■ **Written problem 1**: In the records, take the stretch from the line containing "Hey, can you please pick out all the american" through the line containing "98,304,182,336", swap "pick out" for "locate", and write those lines out again with everything else left unchanged.

■ **Quoted text**:

So, filtering, archival, re-usability, and registration. Our current communications system, based almost purely on journals with pre-publication peer review doesn’t do too badly at archival although the question of who is actually responsible for actually doing the archival, and hence paying for it doesn’t always seem to have a clear answer. Nonetheless the standards and processes for archiving paper copies are better established, and probably better followed in many cases, than those for digital materials in general, and certainly for material on the open web.

The current system also does reasonably well on registration, providing a firm date of submission, author lists, and increasingly descriptions of the contributions of those authors. Indeed the system defines the registration of contributions for the purpose of professional career advancement and funding decisions within the research community. It is a clear and well understood system with a range of community expectations and standards around it. Of course this is circular as the career progression process feeds the system and the system feeds career progression. It is also to some extent breaking down as wider measures of “impact” become important. However for the moment it is an area where the incumbent has clear advantages over any new system, around which we would need to grow new community standards, expectations, and norms.

It is on re-usability and replication where our current system really falls down. Access and rights are a big issue here, but ones that we are gradually pushing back. The real issues are much more fundamental. It is essentially assumed, in my experience, by most researchers that a paper will not contain sufficient information to replicate an experiment or analysis. Just consider that. Our primary means of communication, in a philosophical system that rests almost entirely on reproducibility, does not enable even simple replication of results. A lot of this is down to the boundaries created by the mindset of a printed multi-page article. Mechanisms to publish methods, detailed laboratory records, or software are limited, often leading to a lack of care in keeping and annotating such records. After all if it isn’t going in the paper why bother looking after it?

■ **Written problem 2**: In the passage on research communication, what do most researchers assume a paper will not contain?

[Detection examples]

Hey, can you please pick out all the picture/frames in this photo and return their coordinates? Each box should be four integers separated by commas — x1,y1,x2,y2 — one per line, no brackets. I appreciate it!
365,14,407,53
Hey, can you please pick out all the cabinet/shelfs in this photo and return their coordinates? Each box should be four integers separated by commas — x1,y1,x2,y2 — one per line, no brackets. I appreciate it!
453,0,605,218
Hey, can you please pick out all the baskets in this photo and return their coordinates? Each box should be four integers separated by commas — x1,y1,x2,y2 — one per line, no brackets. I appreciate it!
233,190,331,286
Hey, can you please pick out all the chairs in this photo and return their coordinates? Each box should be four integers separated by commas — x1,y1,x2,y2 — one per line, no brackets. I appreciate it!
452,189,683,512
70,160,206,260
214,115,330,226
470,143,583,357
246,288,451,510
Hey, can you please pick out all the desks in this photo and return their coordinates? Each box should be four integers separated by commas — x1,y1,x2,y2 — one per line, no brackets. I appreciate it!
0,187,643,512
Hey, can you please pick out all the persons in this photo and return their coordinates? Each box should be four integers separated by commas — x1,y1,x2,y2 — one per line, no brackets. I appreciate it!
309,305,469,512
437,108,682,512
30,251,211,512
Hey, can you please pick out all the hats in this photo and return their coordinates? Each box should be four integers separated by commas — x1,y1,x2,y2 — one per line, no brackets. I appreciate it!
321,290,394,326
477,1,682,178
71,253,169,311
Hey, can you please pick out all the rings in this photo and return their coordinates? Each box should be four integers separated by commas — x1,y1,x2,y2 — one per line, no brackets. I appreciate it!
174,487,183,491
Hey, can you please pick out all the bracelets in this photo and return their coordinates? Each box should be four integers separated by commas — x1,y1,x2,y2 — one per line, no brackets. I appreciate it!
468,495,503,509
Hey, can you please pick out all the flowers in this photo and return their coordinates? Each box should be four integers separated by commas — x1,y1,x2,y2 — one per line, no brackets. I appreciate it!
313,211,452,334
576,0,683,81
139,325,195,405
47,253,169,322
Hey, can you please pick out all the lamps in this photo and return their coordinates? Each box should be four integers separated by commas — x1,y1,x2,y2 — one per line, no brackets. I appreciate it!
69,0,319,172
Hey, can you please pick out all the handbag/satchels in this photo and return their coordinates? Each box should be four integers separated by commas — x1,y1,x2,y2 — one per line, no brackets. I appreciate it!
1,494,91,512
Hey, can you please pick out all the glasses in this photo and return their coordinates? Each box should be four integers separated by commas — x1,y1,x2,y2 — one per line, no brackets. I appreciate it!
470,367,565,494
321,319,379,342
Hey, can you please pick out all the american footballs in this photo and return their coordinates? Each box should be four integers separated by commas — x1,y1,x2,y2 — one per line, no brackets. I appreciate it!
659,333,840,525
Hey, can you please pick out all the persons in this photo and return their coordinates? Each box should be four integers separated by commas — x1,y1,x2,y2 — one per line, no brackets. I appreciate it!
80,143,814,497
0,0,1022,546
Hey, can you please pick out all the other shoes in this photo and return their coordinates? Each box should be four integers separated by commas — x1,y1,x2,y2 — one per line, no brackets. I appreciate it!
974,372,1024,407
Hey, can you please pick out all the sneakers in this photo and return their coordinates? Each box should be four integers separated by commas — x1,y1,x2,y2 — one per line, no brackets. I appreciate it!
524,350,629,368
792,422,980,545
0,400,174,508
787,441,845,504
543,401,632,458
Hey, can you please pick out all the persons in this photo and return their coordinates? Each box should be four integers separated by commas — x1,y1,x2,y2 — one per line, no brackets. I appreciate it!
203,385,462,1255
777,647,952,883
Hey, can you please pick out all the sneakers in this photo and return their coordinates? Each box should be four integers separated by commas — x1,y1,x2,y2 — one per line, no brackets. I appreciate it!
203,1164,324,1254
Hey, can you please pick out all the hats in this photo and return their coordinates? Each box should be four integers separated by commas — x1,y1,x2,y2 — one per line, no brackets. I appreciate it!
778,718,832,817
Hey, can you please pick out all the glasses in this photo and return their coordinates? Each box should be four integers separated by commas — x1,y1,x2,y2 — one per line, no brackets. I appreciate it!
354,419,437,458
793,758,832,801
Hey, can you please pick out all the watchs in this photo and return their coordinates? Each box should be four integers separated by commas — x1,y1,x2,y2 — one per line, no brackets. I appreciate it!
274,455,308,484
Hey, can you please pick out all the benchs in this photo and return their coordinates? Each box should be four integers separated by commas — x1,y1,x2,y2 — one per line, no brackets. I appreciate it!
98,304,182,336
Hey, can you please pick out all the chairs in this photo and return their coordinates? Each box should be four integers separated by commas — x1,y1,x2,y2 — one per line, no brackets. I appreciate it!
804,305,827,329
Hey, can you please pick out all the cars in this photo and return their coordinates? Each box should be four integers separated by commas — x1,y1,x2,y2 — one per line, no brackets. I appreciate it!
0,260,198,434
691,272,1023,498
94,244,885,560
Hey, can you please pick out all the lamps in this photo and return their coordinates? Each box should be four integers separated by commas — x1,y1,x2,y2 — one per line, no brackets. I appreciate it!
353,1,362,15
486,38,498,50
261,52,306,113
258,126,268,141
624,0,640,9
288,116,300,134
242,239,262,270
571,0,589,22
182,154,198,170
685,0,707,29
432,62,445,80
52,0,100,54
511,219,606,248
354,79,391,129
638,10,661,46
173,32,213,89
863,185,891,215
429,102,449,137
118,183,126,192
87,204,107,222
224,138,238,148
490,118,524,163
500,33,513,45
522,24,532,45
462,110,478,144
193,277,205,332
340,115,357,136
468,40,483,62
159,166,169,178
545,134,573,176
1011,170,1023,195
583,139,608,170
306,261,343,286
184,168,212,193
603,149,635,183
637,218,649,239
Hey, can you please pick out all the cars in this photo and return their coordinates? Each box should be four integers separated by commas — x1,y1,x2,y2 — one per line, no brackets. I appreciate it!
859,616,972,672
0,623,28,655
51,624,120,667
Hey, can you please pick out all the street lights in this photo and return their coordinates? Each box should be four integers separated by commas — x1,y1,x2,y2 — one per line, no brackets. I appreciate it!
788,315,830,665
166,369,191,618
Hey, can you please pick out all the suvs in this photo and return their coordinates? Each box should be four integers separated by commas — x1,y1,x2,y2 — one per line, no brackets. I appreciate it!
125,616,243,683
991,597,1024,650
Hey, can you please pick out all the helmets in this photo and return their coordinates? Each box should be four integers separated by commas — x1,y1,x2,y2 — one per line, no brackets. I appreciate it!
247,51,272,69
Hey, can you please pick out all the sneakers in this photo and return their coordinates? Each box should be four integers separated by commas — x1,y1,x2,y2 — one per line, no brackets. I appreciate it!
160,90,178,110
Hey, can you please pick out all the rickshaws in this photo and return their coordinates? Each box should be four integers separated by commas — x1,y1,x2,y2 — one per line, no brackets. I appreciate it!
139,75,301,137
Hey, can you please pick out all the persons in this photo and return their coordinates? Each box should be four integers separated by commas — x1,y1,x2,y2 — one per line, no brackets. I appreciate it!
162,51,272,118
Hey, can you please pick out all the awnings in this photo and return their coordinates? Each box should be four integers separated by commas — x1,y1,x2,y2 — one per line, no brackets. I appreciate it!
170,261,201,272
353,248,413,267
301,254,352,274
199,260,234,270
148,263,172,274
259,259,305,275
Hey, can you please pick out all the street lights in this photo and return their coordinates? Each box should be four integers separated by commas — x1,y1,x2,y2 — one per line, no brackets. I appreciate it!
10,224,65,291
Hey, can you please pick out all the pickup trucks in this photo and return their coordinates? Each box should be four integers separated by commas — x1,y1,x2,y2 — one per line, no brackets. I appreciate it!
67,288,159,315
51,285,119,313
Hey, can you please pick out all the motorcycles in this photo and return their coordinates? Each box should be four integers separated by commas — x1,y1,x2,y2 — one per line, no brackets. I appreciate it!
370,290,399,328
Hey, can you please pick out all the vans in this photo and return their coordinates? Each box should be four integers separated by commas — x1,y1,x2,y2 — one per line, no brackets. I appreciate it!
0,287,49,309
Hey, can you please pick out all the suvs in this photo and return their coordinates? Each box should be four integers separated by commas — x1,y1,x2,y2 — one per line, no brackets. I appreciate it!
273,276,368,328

■ **Problem solution 1**:
Hey, can you please locate all the american footballs in this photo and return their coordinates? Each box should be four integers separated by commas — x1,y1,x2,y2 — one per line, no brackets. I appreciate it!
659,333,840,525
Hey, can you please locate all the persons in this photo and return their coordinates? Each box should be four integers separated by commas — x1,y1,x2,y2 — one per line, no brackets. I appreciate it!
80,143,814,497
0,0,1022,546
Hey, can you please locate all the other shoes in this photo and return their coordinates? Each box should be four integers separated by commas — x1,y1,x2,y2 — one per line, no brackets. I appreciate it!
974,372,1024,407
Hey, can you please locate all the sneakers in this photo and return their coordinates? Each box should be four integers separated by commas — x1,y1,x2,y2 — one per line, no brackets. I appreciate it!
524,350,629,368
792,422,980,545
0,400,174,508
787,441,845,504
543,401,632,458
Hey, can you please locate all the persons in this photo and return their coordinates? Each box should be four integers separated by commas — x1,y1,x2,y2 — one per line, no brackets. I appreciate it!
203,385,462,1255
777,647,952,883
Hey, can you please locate all the sneakers in this photo and return their coordinates? Each box should be four integers separated by commas — x1,y1,x2,y2 — one per line, no brackets. I appreciate it!
203,1164,324,1254
Hey, can you please locate all the hats in this photo and return their coordinates? Each box should be four integers separated by commas — x1,y1,x2,y2 — one per line, no brackets. I appreciate it!
778,718,832,817
Hey, can you please locate all the glasses in this photo and return their coordinates? Each box should be four integers separated by commas — x1,y1,x2,y2 — one per line, no brackets. I appreciate it!
354,419,437,458
793,758,832,801
Hey, can you please locate all the watchs in this photo and return their coordinates? Each box should be four integers separated by commas — x1,y1,x2,y2 — one per line, no brackets. I appreciate it!
274,455,308,484
Hey, can you please locate all the benchs in this photo and return their coordinates? Each box should be four integers separated by commas — x1,y1,x2,y2 — one per line, no brackets. I appreciate it!
98,304,182,336

■ **Problem solution 2**: Sufficient information to replicate an experiment or analysis.